▶ **阅读材料**:

> 文档中心 > 读书笔记-深度学习入门之pytorch-第四章(含卷积神经网络实现手写数字识别)(详解)

读书笔记-深度学习入门之pytorch-第四章(含卷积神经网络实现手写数字识别)(详解)


1、卷积神经网络在图片识别上的应用

(1)局部性:对一张照片而言,需要检测图片中的局部特征来决定图片的类别

(2)相同性:可以用同样的模式去检测不同照片的相同特征,只不过这些特征处于图片中不同的位置,但是特征检测所做的操作是不变的

(3)不变性:对于一张大图片,如果我们进行下采样,图片的性质基本保持不变

2、全连接神经网络处理大尺寸图像的缺点:

(1)首先将图像展开为向量会丢失空间信息;

(2)其次参数过多效率低下,训练困难;

(3)同时大量的参数也很快会导致网络过拟合。

▶ **练习说明**:
请根据阅读材料回答下列问题:
1. 对一张大图片进行下采样后,图片的性质会怎样?
2. 全连接神经网络把图像展开为向量会丢失什么?
3. 大量的参数很快会导致网络出现什么问题?

▶ **数据记录**:

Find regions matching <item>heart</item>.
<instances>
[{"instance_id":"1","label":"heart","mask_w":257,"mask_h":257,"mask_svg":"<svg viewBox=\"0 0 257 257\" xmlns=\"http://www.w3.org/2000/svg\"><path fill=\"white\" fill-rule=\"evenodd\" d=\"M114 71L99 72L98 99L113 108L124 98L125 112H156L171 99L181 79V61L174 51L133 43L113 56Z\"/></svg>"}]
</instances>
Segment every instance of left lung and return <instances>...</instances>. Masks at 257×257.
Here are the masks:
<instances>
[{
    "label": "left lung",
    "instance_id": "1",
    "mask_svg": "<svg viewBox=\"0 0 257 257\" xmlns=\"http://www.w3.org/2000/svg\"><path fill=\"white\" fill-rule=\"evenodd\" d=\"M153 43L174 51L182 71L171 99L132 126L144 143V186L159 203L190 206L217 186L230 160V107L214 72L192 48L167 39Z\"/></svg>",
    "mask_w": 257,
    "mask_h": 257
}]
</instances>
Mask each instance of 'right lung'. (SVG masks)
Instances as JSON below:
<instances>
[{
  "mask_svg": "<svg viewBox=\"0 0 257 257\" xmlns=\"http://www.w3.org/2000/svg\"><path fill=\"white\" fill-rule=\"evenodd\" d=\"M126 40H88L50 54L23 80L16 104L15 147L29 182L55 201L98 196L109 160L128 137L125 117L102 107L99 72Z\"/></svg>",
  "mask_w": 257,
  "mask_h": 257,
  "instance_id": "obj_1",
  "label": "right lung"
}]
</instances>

▶ **参考答案**:
1. 基本保持不变。
2. 空间信息。
3. 过拟合。